THE CHEMICAL BROTHERS
For That Beautiful Feeling (EMI)
THIS IS NOT a pop album.
This has guest vocalists, however, they don’t take the lead across the 11 tracks, but slip into the mix, even if recognisable as all get out – hello Beck. The hooks are not melodic, bar the gospel-ish element of Goodbye, and if they hint at it, as with Magic Wand’s pop/soul line, or The Darkness That You Fear, they move on quickly rather than resolve or expand as a genuine hook might.
Any suggestions of sweetness, say for example the vocal samples of Fountains and Live Again, are limited, and the zones of repetition are more likely to be brief, as with The Weight, or utilising so little that it is almost hilarious to refer to them in terms of voice rather than sound, as with the whoop in No Reason.
Radio will struggle to find the daytime hits, if they bother at all; casual listeners will search in vain for the bit to shout out as they take the curve on the highway. This is not a pop album.

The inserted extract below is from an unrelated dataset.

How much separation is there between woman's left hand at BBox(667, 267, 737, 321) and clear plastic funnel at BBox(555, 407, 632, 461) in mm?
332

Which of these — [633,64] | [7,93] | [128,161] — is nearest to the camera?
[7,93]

And that’s perfectly fine.
The Chemical Brothers have been there in pop’s borderlands often enough, sure, but they don’t live there. For That Beautiful Feeling is the essence of Tom Rowlands and Ed Simons: sometimes hectic, sometimes threatening collapse, but always in control rounds of technology smashing into filled and empty spaces as if they were indistinguishable.

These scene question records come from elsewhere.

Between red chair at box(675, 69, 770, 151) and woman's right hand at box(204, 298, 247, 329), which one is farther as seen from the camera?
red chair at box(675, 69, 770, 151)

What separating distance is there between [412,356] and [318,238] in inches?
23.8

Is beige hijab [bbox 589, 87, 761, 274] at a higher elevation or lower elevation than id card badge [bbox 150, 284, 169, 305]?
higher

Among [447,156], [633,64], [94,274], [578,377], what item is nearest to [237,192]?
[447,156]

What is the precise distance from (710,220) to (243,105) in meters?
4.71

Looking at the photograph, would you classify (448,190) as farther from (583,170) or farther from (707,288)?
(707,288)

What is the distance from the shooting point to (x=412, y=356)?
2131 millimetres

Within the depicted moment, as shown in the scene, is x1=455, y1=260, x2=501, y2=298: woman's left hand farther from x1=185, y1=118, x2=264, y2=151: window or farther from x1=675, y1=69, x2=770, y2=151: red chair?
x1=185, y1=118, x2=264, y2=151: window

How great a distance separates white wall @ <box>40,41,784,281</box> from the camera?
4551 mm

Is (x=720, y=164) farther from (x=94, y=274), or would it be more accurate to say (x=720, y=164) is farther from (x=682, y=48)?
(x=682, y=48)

Hip-hop and blue-eyed soul get folded into waves of dreamy psychedelia in Fountains, the relentless smashing garbage bins for percussion making the guitars and synths feel like decorative ornaments/pretty counterpoint rather than lead tools. Hala Maud’s vocal contributions to Live Again must fight against, firstly, what might as well be a jet taking off, and then keyboards spoiling for a fight, and she is never expected to win. But all three elements find themselves swept up in the escalating pace in any case, a hard drive.

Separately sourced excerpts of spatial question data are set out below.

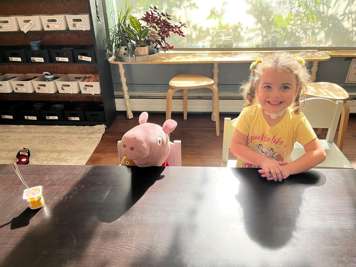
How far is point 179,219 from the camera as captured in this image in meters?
0.81

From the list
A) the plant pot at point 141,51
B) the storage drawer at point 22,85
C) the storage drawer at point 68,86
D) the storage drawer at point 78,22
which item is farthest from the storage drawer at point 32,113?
the plant pot at point 141,51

That techno tweak turns into a punishing steamroller in Feels Like I Am Dreaming, remorselessly spiralling upwards in torrents of squelching sonics until, just when you think it’s going to topple over into you at 3mins30, the space opens up, then the drums tumble back and you’re spiralling again.
But if you want your doses funked up, No Reason rides a grippy Fatback Band-style bassline into the teeth of the clattering storm, Magic Wand’s brief foray blends industrial smacks and smoothed-out vocals into a kind of Bootsy Collins at the pressed metal plant amalgam, and The Darkness That You Fear insinuates Giorgio Moroder, Donna Summer and a Latin drum breakdown into a wind up/wind down toy shop.
All of which suggests their shows next year are going to be pretty pretty pretty busy.